Temer los cuchillos, increpar a la muerte que deja surcos de odio en aquellos que se atreven a nombrar el amor.
Cantar canciones en voz baja, canciones que conjuren la desgracia. Cantar a los caballos que lloran, a los caballos que sangran, a la luna que refleja los puñales de plata.
Esperar. Como mujer, esperar. A que los hombres recuperen la cordura, o la decencia. A que el río baje por una vez con agua y no con sangre. A que la muerte se olvide de cubrir con sus flores el futuro de su único hijo, y deje "para el amor la rama verde".
Bodas de sangre parece una tragedia griega. Es violenta, salvaje, sus pasiones se han alejado tanto de cualquier realidad cotidiana nuestra que ya parecen mitos, y con esa potencia atemporal nos llegan, como si fueran fuerzas de la naturaleza, tornados, ciclones, terremotos, un torrente imparable de aflicción y violencia que, generación tras generación, arrolla a sus lectores y espectadores con su música, sus rimas y sus símbolos.

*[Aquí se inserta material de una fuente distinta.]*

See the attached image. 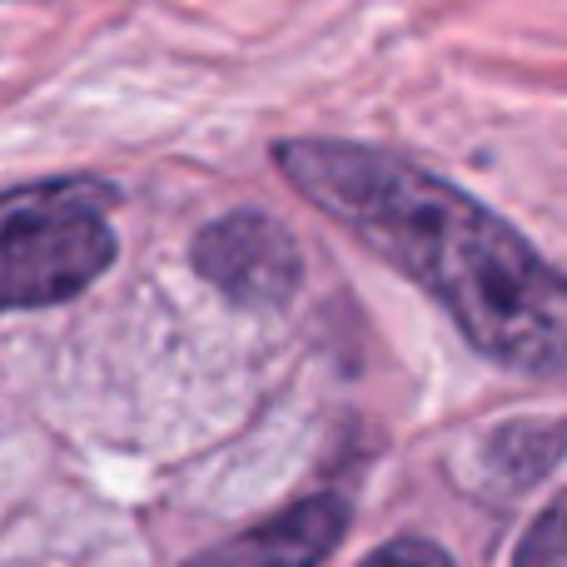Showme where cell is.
I'll return each mask as SVG.
<instances>
[{
	"label": "cell",
	"instance_id": "obj_7",
	"mask_svg": "<svg viewBox=\"0 0 567 567\" xmlns=\"http://www.w3.org/2000/svg\"><path fill=\"white\" fill-rule=\"evenodd\" d=\"M359 567H453V558L429 538H393L379 553H369Z\"/></svg>",
	"mask_w": 567,
	"mask_h": 567
},
{
	"label": "cell",
	"instance_id": "obj_6",
	"mask_svg": "<svg viewBox=\"0 0 567 567\" xmlns=\"http://www.w3.org/2000/svg\"><path fill=\"white\" fill-rule=\"evenodd\" d=\"M518 567H567V548H563V503L553 498L538 513V523L528 528L518 548Z\"/></svg>",
	"mask_w": 567,
	"mask_h": 567
},
{
	"label": "cell",
	"instance_id": "obj_2",
	"mask_svg": "<svg viewBox=\"0 0 567 567\" xmlns=\"http://www.w3.org/2000/svg\"><path fill=\"white\" fill-rule=\"evenodd\" d=\"M115 265L100 209H65L0 239V309H50L75 299Z\"/></svg>",
	"mask_w": 567,
	"mask_h": 567
},
{
	"label": "cell",
	"instance_id": "obj_1",
	"mask_svg": "<svg viewBox=\"0 0 567 567\" xmlns=\"http://www.w3.org/2000/svg\"><path fill=\"white\" fill-rule=\"evenodd\" d=\"M275 159L313 209L439 299L478 353L533 379L563 369V275L488 205L393 150L353 140H289Z\"/></svg>",
	"mask_w": 567,
	"mask_h": 567
},
{
	"label": "cell",
	"instance_id": "obj_5",
	"mask_svg": "<svg viewBox=\"0 0 567 567\" xmlns=\"http://www.w3.org/2000/svg\"><path fill=\"white\" fill-rule=\"evenodd\" d=\"M115 205V189L105 179H40V185H20L10 195H0V239L16 235V229L35 225V219H50V215H65V209H105Z\"/></svg>",
	"mask_w": 567,
	"mask_h": 567
},
{
	"label": "cell",
	"instance_id": "obj_3",
	"mask_svg": "<svg viewBox=\"0 0 567 567\" xmlns=\"http://www.w3.org/2000/svg\"><path fill=\"white\" fill-rule=\"evenodd\" d=\"M189 259H195L199 279H209L239 309H279L293 299L303 279L293 235L259 209H235V215L205 225Z\"/></svg>",
	"mask_w": 567,
	"mask_h": 567
},
{
	"label": "cell",
	"instance_id": "obj_4",
	"mask_svg": "<svg viewBox=\"0 0 567 567\" xmlns=\"http://www.w3.org/2000/svg\"><path fill=\"white\" fill-rule=\"evenodd\" d=\"M343 528H349V508L319 493V498L293 503L239 538L215 543L189 567H319L343 543Z\"/></svg>",
	"mask_w": 567,
	"mask_h": 567
}]
</instances>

Hay algo en esta obra que hipnotiza. Quizá sean las rimas, el ritmo musical de las imágenes poéticas que reconforta al mismo tiempo que inquieta. Son nanas premonitorias. Por mucho amor que encierren las voces que las cantan, los caballos lloran y la luna sangra y los puñales de plata brillan en la noche esperando su momento. Puñales de plata que apenas caben en la mano pero que saben encontrar su camino "por las carnes asombradas", allí "donde tiembla enmarañada la oscura raíz del grito".